• _Records of scene-based spatial questions_:
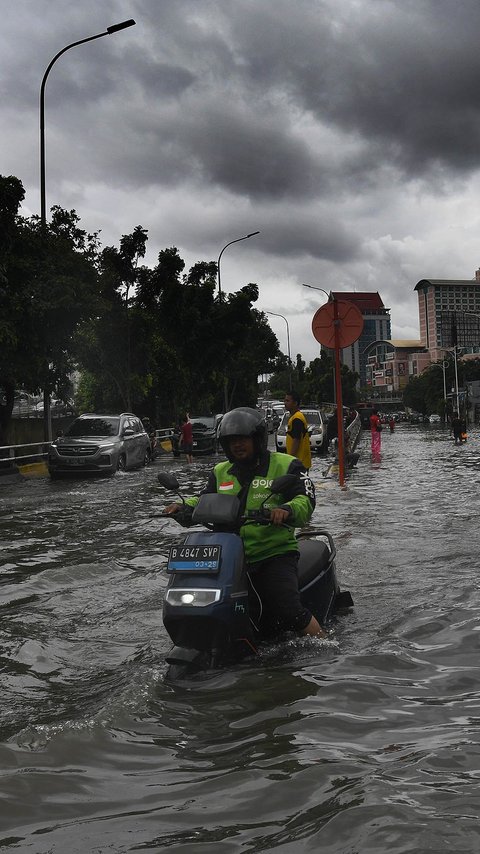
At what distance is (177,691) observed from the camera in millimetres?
4660

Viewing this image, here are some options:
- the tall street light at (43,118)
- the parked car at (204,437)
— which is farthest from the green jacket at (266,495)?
the parked car at (204,437)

• _Prompt_:
Rewrite the lines above with "green jacket" replaced by "red coat" and nothing else changed. Leave out the pictures.

• _Solution to this exercise_:
At what distance is (177,691) observed from the camera in millimetres?
4660

Viewing this image, here are some options:
- the tall street light at (43,118)
- the parked car at (204,437)
— which is farthest from the red coat at (266,495)?
the parked car at (204,437)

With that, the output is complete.